至少这人没说让她当情妇,反而还给了一个名分,不知是为以后的孩子找想,还是真的挺负责的。
伊芙想起上辈子的生活,父母结婚又离婚,而她不过是他们一次兴致过了头遗留下来的“纪念品”,连学习做好保护措施的时间都懒得费。
他们的婚姻没有感情,逐利而合,散也洒脱,撇下她像扔掉一个捅破的避-孕-套,最后索性连象征性的经济资助都省了。
伊芙很早就看穿了自己的位置,对此也没有什么怨言,甚至觉得他们仁慈,至少没在一开始就直接掐断她的生命。
对于她来说,父母只是黑白默片里那些面目模糊的跑龙套,始终无声无息,可谁也没料到,这场闹剧里,本该平静无波的小配角,最终偏偏萌芽了自己的思想,决然跳出了剧本。
伊芙心里抵触奥古斯的提议,但说实话,她动摇了。
前世没日没夜的加班,银行卡也没存下个几位数,房贷还有大几十年才能还清,可现在她却能摆脱这一切,只需要生个孩子,跟这么个连漫画都画不出的顶级帅哥,砸锅碰碗往床上一滚……
老实说,她是个有脸控倾向的人。
就是挑剔得过了头,前世连恋爱都没谈成,对比之下,这提议真让人心动啊……
好像……也不是不能接受?
伊芙定了定神,坐直身子,“包吃包住吗?”
对面的男人明显一愣。
“……当然。”
“嗯。”伊芙点头,又认真问,“那有薪水额……有零花钱吗?”
“卡佩特家不会亏待任何一位女主人。”
"人身自由呢?要不要天天装淑女说官话,遵守一大堆规矩?说实话我那边的说话方式和生活习惯,跟这里差太多。"

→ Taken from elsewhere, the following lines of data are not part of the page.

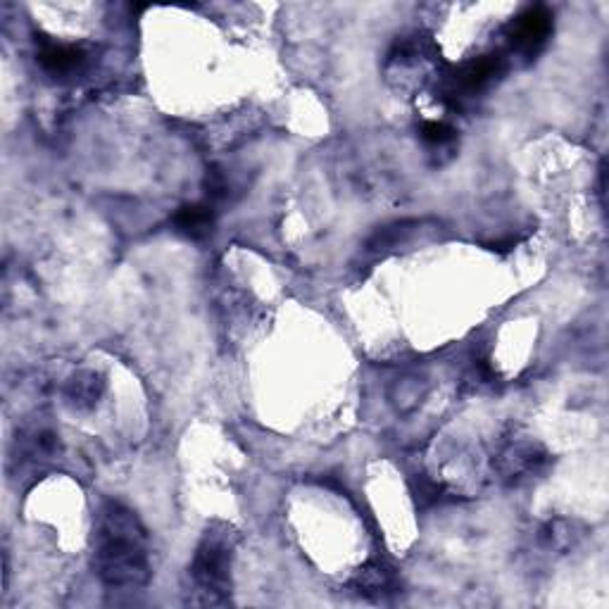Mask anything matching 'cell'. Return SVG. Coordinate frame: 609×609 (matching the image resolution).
<instances>
[{"mask_svg": "<svg viewBox=\"0 0 609 609\" xmlns=\"http://www.w3.org/2000/svg\"><path fill=\"white\" fill-rule=\"evenodd\" d=\"M353 588L360 595H364V598L386 600V598H391V595L398 593L400 581L391 567H386V564H381V562H372V564H367L364 569L357 571Z\"/></svg>", "mask_w": 609, "mask_h": 609, "instance_id": "obj_5", "label": "cell"}, {"mask_svg": "<svg viewBox=\"0 0 609 609\" xmlns=\"http://www.w3.org/2000/svg\"><path fill=\"white\" fill-rule=\"evenodd\" d=\"M238 533L229 524L215 521L200 538L191 562V583L200 605H226L231 595V564H234Z\"/></svg>", "mask_w": 609, "mask_h": 609, "instance_id": "obj_2", "label": "cell"}, {"mask_svg": "<svg viewBox=\"0 0 609 609\" xmlns=\"http://www.w3.org/2000/svg\"><path fill=\"white\" fill-rule=\"evenodd\" d=\"M500 69H502L500 55H481V58L469 62V65L462 69L460 84L464 89H481V86L488 84L495 74H500Z\"/></svg>", "mask_w": 609, "mask_h": 609, "instance_id": "obj_9", "label": "cell"}, {"mask_svg": "<svg viewBox=\"0 0 609 609\" xmlns=\"http://www.w3.org/2000/svg\"><path fill=\"white\" fill-rule=\"evenodd\" d=\"M412 493L414 498H417L419 507H433L438 505V502H443L445 491L441 483L426 479V476H417V479L412 481Z\"/></svg>", "mask_w": 609, "mask_h": 609, "instance_id": "obj_10", "label": "cell"}, {"mask_svg": "<svg viewBox=\"0 0 609 609\" xmlns=\"http://www.w3.org/2000/svg\"><path fill=\"white\" fill-rule=\"evenodd\" d=\"M39 62L53 77H65V74L77 72L84 65L86 53L84 48L72 46V43H43L39 50Z\"/></svg>", "mask_w": 609, "mask_h": 609, "instance_id": "obj_6", "label": "cell"}, {"mask_svg": "<svg viewBox=\"0 0 609 609\" xmlns=\"http://www.w3.org/2000/svg\"><path fill=\"white\" fill-rule=\"evenodd\" d=\"M174 229L191 241H203L215 229V212L207 205H184L172 217Z\"/></svg>", "mask_w": 609, "mask_h": 609, "instance_id": "obj_7", "label": "cell"}, {"mask_svg": "<svg viewBox=\"0 0 609 609\" xmlns=\"http://www.w3.org/2000/svg\"><path fill=\"white\" fill-rule=\"evenodd\" d=\"M552 31V15L543 5L526 10L524 15H519L512 24V43L519 53H524L526 58L536 55L538 50L545 46V41L550 39Z\"/></svg>", "mask_w": 609, "mask_h": 609, "instance_id": "obj_4", "label": "cell"}, {"mask_svg": "<svg viewBox=\"0 0 609 609\" xmlns=\"http://www.w3.org/2000/svg\"><path fill=\"white\" fill-rule=\"evenodd\" d=\"M105 391V381L103 376L96 372H79L69 379L67 384V398L74 407H81V410H89L100 400V395Z\"/></svg>", "mask_w": 609, "mask_h": 609, "instance_id": "obj_8", "label": "cell"}, {"mask_svg": "<svg viewBox=\"0 0 609 609\" xmlns=\"http://www.w3.org/2000/svg\"><path fill=\"white\" fill-rule=\"evenodd\" d=\"M422 138L431 146H445L455 138V129L448 127L445 122H426L422 127Z\"/></svg>", "mask_w": 609, "mask_h": 609, "instance_id": "obj_11", "label": "cell"}, {"mask_svg": "<svg viewBox=\"0 0 609 609\" xmlns=\"http://www.w3.org/2000/svg\"><path fill=\"white\" fill-rule=\"evenodd\" d=\"M548 467V452L538 443L531 441H512L500 450L498 469L502 479L519 483L524 479H533Z\"/></svg>", "mask_w": 609, "mask_h": 609, "instance_id": "obj_3", "label": "cell"}, {"mask_svg": "<svg viewBox=\"0 0 609 609\" xmlns=\"http://www.w3.org/2000/svg\"><path fill=\"white\" fill-rule=\"evenodd\" d=\"M93 569L108 588L136 590L150 581L148 531L134 510L108 500L96 514Z\"/></svg>", "mask_w": 609, "mask_h": 609, "instance_id": "obj_1", "label": "cell"}]
</instances>
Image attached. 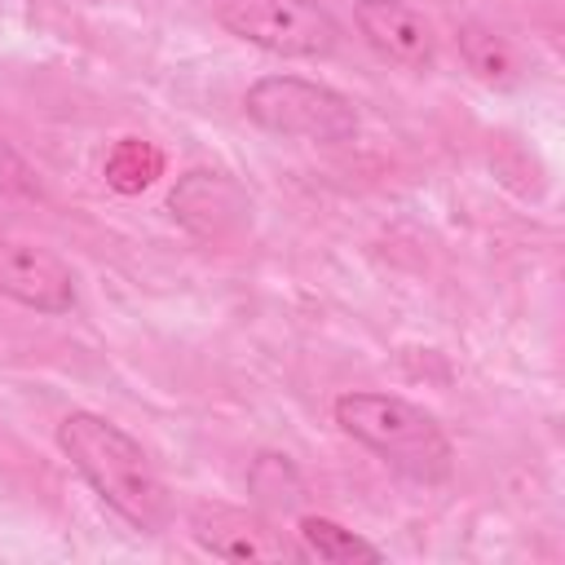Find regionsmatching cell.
I'll return each instance as SVG.
<instances>
[{
	"mask_svg": "<svg viewBox=\"0 0 565 565\" xmlns=\"http://www.w3.org/2000/svg\"><path fill=\"white\" fill-rule=\"evenodd\" d=\"M57 450L88 481V490L141 534H159L172 516L168 486L132 433L97 411H71L57 419Z\"/></svg>",
	"mask_w": 565,
	"mask_h": 565,
	"instance_id": "obj_1",
	"label": "cell"
},
{
	"mask_svg": "<svg viewBox=\"0 0 565 565\" xmlns=\"http://www.w3.org/2000/svg\"><path fill=\"white\" fill-rule=\"evenodd\" d=\"M331 415L344 437L380 455L397 477L415 486H441L455 468L450 437L411 397L380 393V388H349L331 402Z\"/></svg>",
	"mask_w": 565,
	"mask_h": 565,
	"instance_id": "obj_2",
	"label": "cell"
},
{
	"mask_svg": "<svg viewBox=\"0 0 565 565\" xmlns=\"http://www.w3.org/2000/svg\"><path fill=\"white\" fill-rule=\"evenodd\" d=\"M243 115L274 137L318 146H335L358 132V106L340 88L305 75H260L243 93Z\"/></svg>",
	"mask_w": 565,
	"mask_h": 565,
	"instance_id": "obj_3",
	"label": "cell"
},
{
	"mask_svg": "<svg viewBox=\"0 0 565 565\" xmlns=\"http://www.w3.org/2000/svg\"><path fill=\"white\" fill-rule=\"evenodd\" d=\"M212 13L230 35L274 57L318 62L340 49V22L318 0H212Z\"/></svg>",
	"mask_w": 565,
	"mask_h": 565,
	"instance_id": "obj_4",
	"label": "cell"
},
{
	"mask_svg": "<svg viewBox=\"0 0 565 565\" xmlns=\"http://www.w3.org/2000/svg\"><path fill=\"white\" fill-rule=\"evenodd\" d=\"M0 296L53 318L75 309V274L57 252L0 234Z\"/></svg>",
	"mask_w": 565,
	"mask_h": 565,
	"instance_id": "obj_5",
	"label": "cell"
},
{
	"mask_svg": "<svg viewBox=\"0 0 565 565\" xmlns=\"http://www.w3.org/2000/svg\"><path fill=\"white\" fill-rule=\"evenodd\" d=\"M190 534L203 552L221 561H296L300 547L274 530L260 512L230 508V503H199L190 512Z\"/></svg>",
	"mask_w": 565,
	"mask_h": 565,
	"instance_id": "obj_6",
	"label": "cell"
},
{
	"mask_svg": "<svg viewBox=\"0 0 565 565\" xmlns=\"http://www.w3.org/2000/svg\"><path fill=\"white\" fill-rule=\"evenodd\" d=\"M353 22L366 49L402 71H428L437 62L433 22L406 0H353Z\"/></svg>",
	"mask_w": 565,
	"mask_h": 565,
	"instance_id": "obj_7",
	"label": "cell"
},
{
	"mask_svg": "<svg viewBox=\"0 0 565 565\" xmlns=\"http://www.w3.org/2000/svg\"><path fill=\"white\" fill-rule=\"evenodd\" d=\"M168 207L172 216L194 234V238H230L243 221H247V194L238 181H230L225 172H212V168H190L172 194H168Z\"/></svg>",
	"mask_w": 565,
	"mask_h": 565,
	"instance_id": "obj_8",
	"label": "cell"
},
{
	"mask_svg": "<svg viewBox=\"0 0 565 565\" xmlns=\"http://www.w3.org/2000/svg\"><path fill=\"white\" fill-rule=\"evenodd\" d=\"M296 543H300V556H318V561H331V565H349V561H384V552L375 543H366L362 534L344 530L340 521L331 516H300L296 525Z\"/></svg>",
	"mask_w": 565,
	"mask_h": 565,
	"instance_id": "obj_9",
	"label": "cell"
},
{
	"mask_svg": "<svg viewBox=\"0 0 565 565\" xmlns=\"http://www.w3.org/2000/svg\"><path fill=\"white\" fill-rule=\"evenodd\" d=\"M159 172H163V154L141 137H119L102 163V177L115 194H141Z\"/></svg>",
	"mask_w": 565,
	"mask_h": 565,
	"instance_id": "obj_10",
	"label": "cell"
},
{
	"mask_svg": "<svg viewBox=\"0 0 565 565\" xmlns=\"http://www.w3.org/2000/svg\"><path fill=\"white\" fill-rule=\"evenodd\" d=\"M247 490H252L260 503L282 508V512L296 508L300 494H305V486H300V477H296V468H291L287 455H256V463H252V472H247Z\"/></svg>",
	"mask_w": 565,
	"mask_h": 565,
	"instance_id": "obj_11",
	"label": "cell"
},
{
	"mask_svg": "<svg viewBox=\"0 0 565 565\" xmlns=\"http://www.w3.org/2000/svg\"><path fill=\"white\" fill-rule=\"evenodd\" d=\"M459 57L481 79H508V71H512V49L481 22H463L459 26Z\"/></svg>",
	"mask_w": 565,
	"mask_h": 565,
	"instance_id": "obj_12",
	"label": "cell"
},
{
	"mask_svg": "<svg viewBox=\"0 0 565 565\" xmlns=\"http://www.w3.org/2000/svg\"><path fill=\"white\" fill-rule=\"evenodd\" d=\"M0 194H13V199H40L44 185H40V172L26 163V154L0 137Z\"/></svg>",
	"mask_w": 565,
	"mask_h": 565,
	"instance_id": "obj_13",
	"label": "cell"
}]
</instances>
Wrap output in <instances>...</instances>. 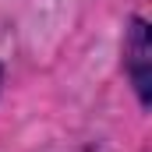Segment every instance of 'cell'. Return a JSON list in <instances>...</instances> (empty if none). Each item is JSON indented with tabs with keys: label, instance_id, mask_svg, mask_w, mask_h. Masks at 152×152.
Here are the masks:
<instances>
[{
	"label": "cell",
	"instance_id": "1",
	"mask_svg": "<svg viewBox=\"0 0 152 152\" xmlns=\"http://www.w3.org/2000/svg\"><path fill=\"white\" fill-rule=\"evenodd\" d=\"M149 64H152V39H149V21L142 14H131L127 36H124V71L131 78V88L142 106H149Z\"/></svg>",
	"mask_w": 152,
	"mask_h": 152
},
{
	"label": "cell",
	"instance_id": "2",
	"mask_svg": "<svg viewBox=\"0 0 152 152\" xmlns=\"http://www.w3.org/2000/svg\"><path fill=\"white\" fill-rule=\"evenodd\" d=\"M0 85H4V64H0Z\"/></svg>",
	"mask_w": 152,
	"mask_h": 152
}]
</instances>
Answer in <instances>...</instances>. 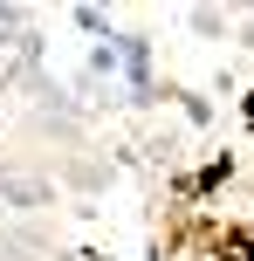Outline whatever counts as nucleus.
I'll return each instance as SVG.
<instances>
[{
	"label": "nucleus",
	"mask_w": 254,
	"mask_h": 261,
	"mask_svg": "<svg viewBox=\"0 0 254 261\" xmlns=\"http://www.w3.org/2000/svg\"><path fill=\"white\" fill-rule=\"evenodd\" d=\"M0 35H14V14H7V7H0Z\"/></svg>",
	"instance_id": "f257e3e1"
}]
</instances>
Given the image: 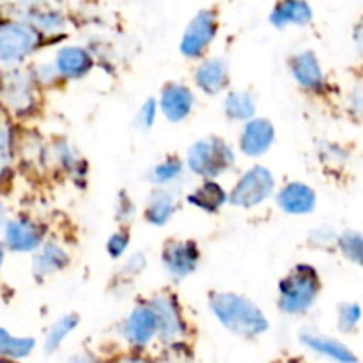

这是伊芙比较关心的问题,从一个牢笼出来,可不想再进另一个更精致的牢笼。
奥古斯盯了她几秒,视线让人有些发怵,随后才慢悠悠地开口,“只要在我允许范围内,随你。”
伊芙摸着下巴盘算着自己的处境。
看起来……还真不错?
问完基本的,伊芙停顿了下,似乎想起什么,一脸严肃,“还有个问题,请问您……是处男吗?有婚约或者什么情妇吗?”
“……”
奥古斯的表情难得出现一丝裂缝,失语片刻,才反问,“伊芙,我刚刚说的不够明白吗?”
伊芙顿悟,这意思是他压根不近女色,是个连一丝禁欲气都能斩到骨子里的高岭之花,估摸着除了生子,他连碰女人的心情都没有。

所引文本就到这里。